A prefeitura ressaltou ainda que o novo modelo de gestão já contabiliza mais de 10 mil atendimentos, apontando ampliação do acesso e continuidade dos serviços.
Entenda a decisão
A desembargadora Hélvia Túlia acolheu recurso de Agravo de Instrumento apresentado pelo vereador Vinicius Pires, com apoio da Defensoria Pública do Estado do Tocantins e do Ministério Público do Tocantins, e determinou a suspensão do contrato firmado entre a prefeitura e a Irmandade Santa Casa de Misericórdia de Itatiba.

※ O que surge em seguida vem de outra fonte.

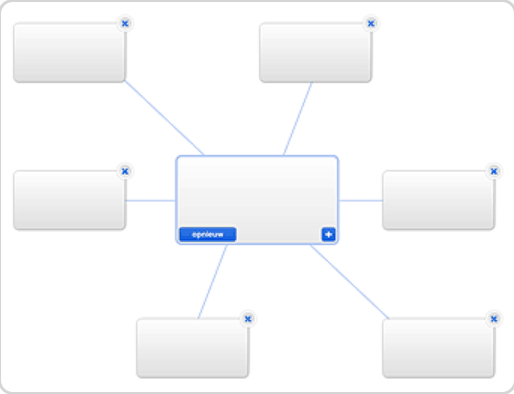 mind map maken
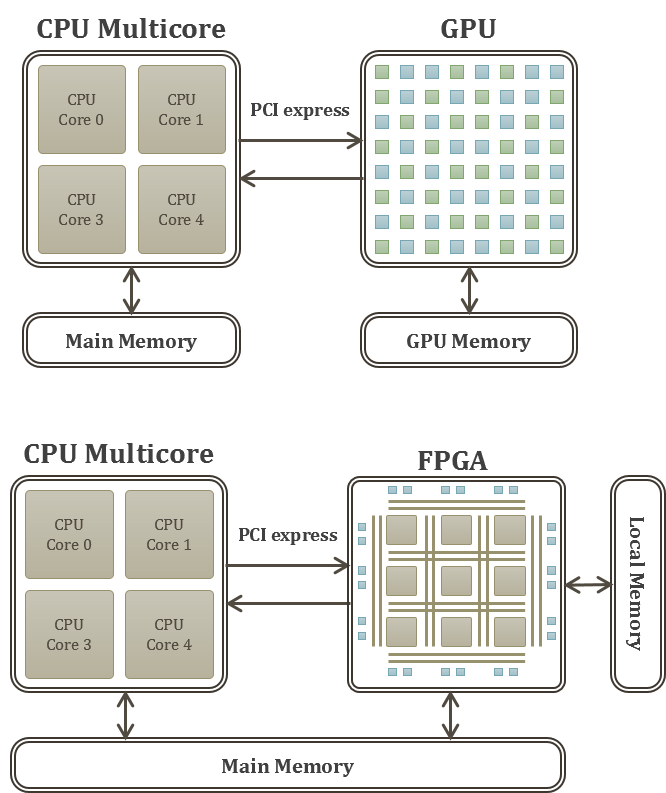 Example of heterogeneous computing architectures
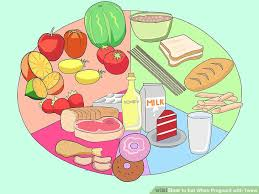 Pregnancy Sugar Diet Chart In Hindi How To Eat When Pregnant With Twins 14 Steps With Pictures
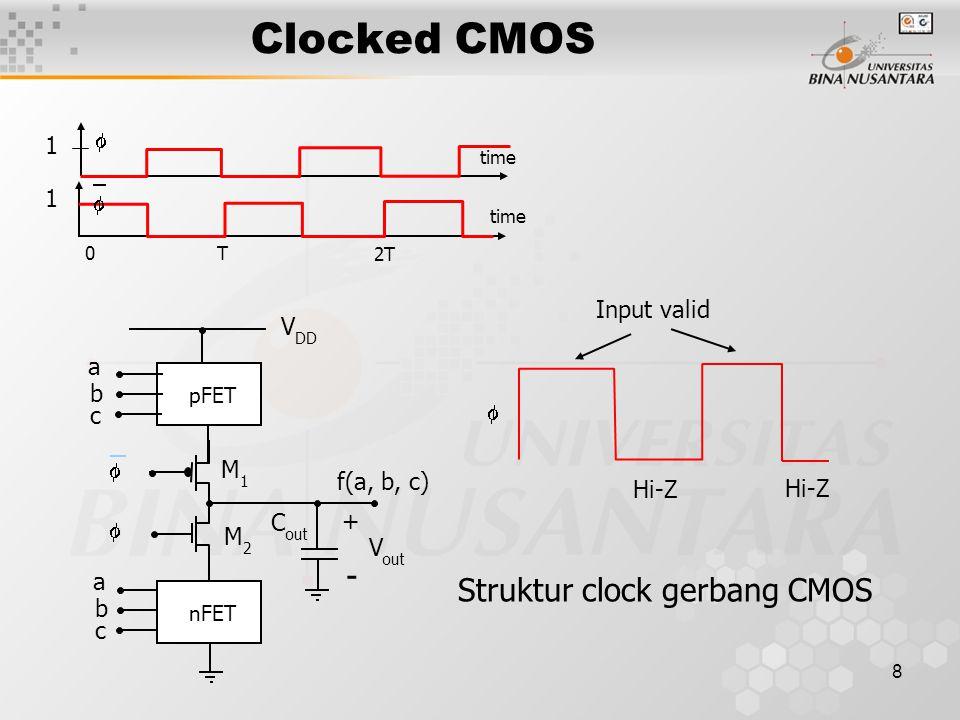 Struktur clock gerbang CMOS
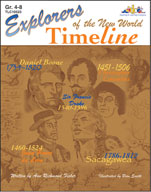 Explorers of the New World Time Line (Enhanced eBook)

A decisão liminar paralisa os efeitos do acordo e estabelece que o município reassuma integralmente a administração das UPAs no prazo de 15 dias.
Também foi determinado que a entidade privada deposite, em até cinco dias, os valores recebidos por meio do contrato.
Multa e andamento do processo
Em caso de descumprimento, a decisão prevê multa pessoal que pode variar de R$ 20 mil a R$ 800 mil para os responsáveis.
O caso segue em tramitação na Justiça e envolve questionamentos sobre a legalidade do processo de terceirização da gestão das unidades de saúde da capital.